Overall credit activities

With consumer credit performance maintaining healthy levels across auto, credit card, personal loans and mortgages, TransUnion said finance companies and other lenders continued to ramp up new account origination growth in the non-prime segment of the market near the end of 2021.

TransUnion also found that loans to non-prime borrowers increased while accounts originated during the pandemic in 2020 continued to perform as well or better when compared to loans from previous years.

The credit card market, in particular, saw a very high rate of new account growth in Q3 2021, which is latest data available to TransUnion, with a record 20.1 million originations, 9.0 million of which were to non-prime consumers.

Overall card originations in the quarter grew 63% year-over-year, while non-prime originations increased 75% year-over-year from the 5.1 million non-prime originations that occurred in Q3 2020.

TransUnion reiterated that the non-prime risk range in its database includes the subprime risk tier (defined as a VantageScore 4.0 range of 300-600) as well as the near-prime risk tier (score range of 600-660).
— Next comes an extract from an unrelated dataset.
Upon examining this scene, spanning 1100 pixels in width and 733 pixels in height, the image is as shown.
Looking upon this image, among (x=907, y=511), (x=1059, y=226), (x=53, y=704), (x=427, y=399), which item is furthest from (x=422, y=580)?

“There was a great deal of uncertainty in the initial months of the pandemic, and many lenders opted to take a wait and see approach. Adding to the uncertainty was the jump in consumers in loan accommodation programs, and questions on how those consumers would perform once they exited those programs. Lending to below prime consumers was suppressed and financial institutions turned their focus to the prime areas of the market to help mitigate risk,” said Charlie Wise, senior vice president of research and consulting at TransUnion.

“Toward the end of 2021, the majority of accommodation programs have expired and lenders have seen that consumers continue to perform well on their credit obligations. Lenders are eager to pursue growth, including expanding back into the non-prime consumer segment,” Wise went on to say.